The New York-based Committee for Peace in Israel and Palestine bought a series of ads showing the steady fragmentation and dissolution of Palestine from 1946 to 2010. They made their point through the use of simple, effective maps which were deployed on 50 commuter platforms in the New York metropolitan area.

The four images show what Palestine looked like in 1946 - before the formation of the state of Israel - then in 1949, 1967, and 2010 - when the territory had been almost completely swallowed by Israeli settlements.

Today, about 600,000 Jewish colonists live in the occupied West Bank and East Jerusalem, and their numbers are burgeoning. The settlements spread with an unyielding persistence.

The Israeli prime minister Benjamin Netanyahu, like every previous prime minister including those who held the office between 1948 and 1967, has worked to produce a Jewish majority on as much Palestinian land as possible. What David Ben Gurion started in 1947 continues in 2012; the eviction of Palestine proceeds apace.

It was that reality that members of an American group with an interest in justice sought to portray to the US public.

The Committee's chairman, Henry Clifford, a retired financier, paid US$25,000 (Dh92,000) for the privilege. In his words: "The Palestinian people have lost most of their homeland and the map shows exactly what has happened to them." His stated goal was to "educate" others about the reality of Israeli colonisation.

The reaction to the adverts came quickly. Zionist groups in America condemned his effort to illuminate the reality on the ground in Palestine and requested that the ads be removed. Some called Mr Clifford anti-Semitic and others accused him of deliberately propagating misinformation.

Required tasks:
a) In the passage about the New York ad campaign, how much did the committee's chairman pay for the ads?
b) Summarize the passage about the New York ad campaign in two sentences.

Data provided:
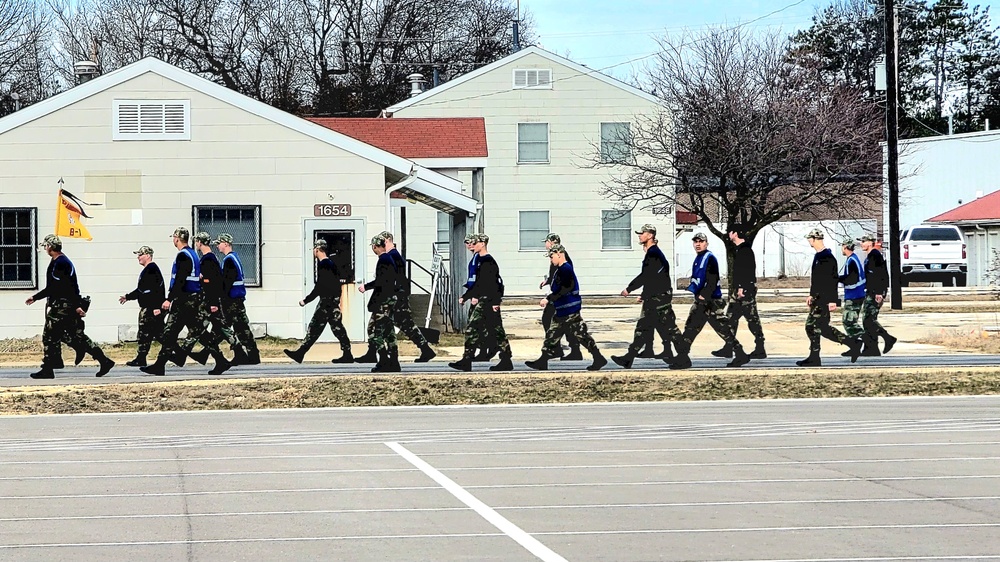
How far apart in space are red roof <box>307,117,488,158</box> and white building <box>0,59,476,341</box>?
4061 mm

Answers to the exercises:
a) US$25,000 (Dh92,000)

b) The Committee for Peace in Israel and Palestine put ads on 50 commuter platforms in the New York area, using four maps to show Palestine in 1946, 1949, 1967, and 2010. Its chairman, Henry Clifford, paid for them to "educate" the public about Israeli colonization, but Zionist groups in America condemned the ads, asked for their removal, and called him anti-Semitic or accused him of spreading misinformation.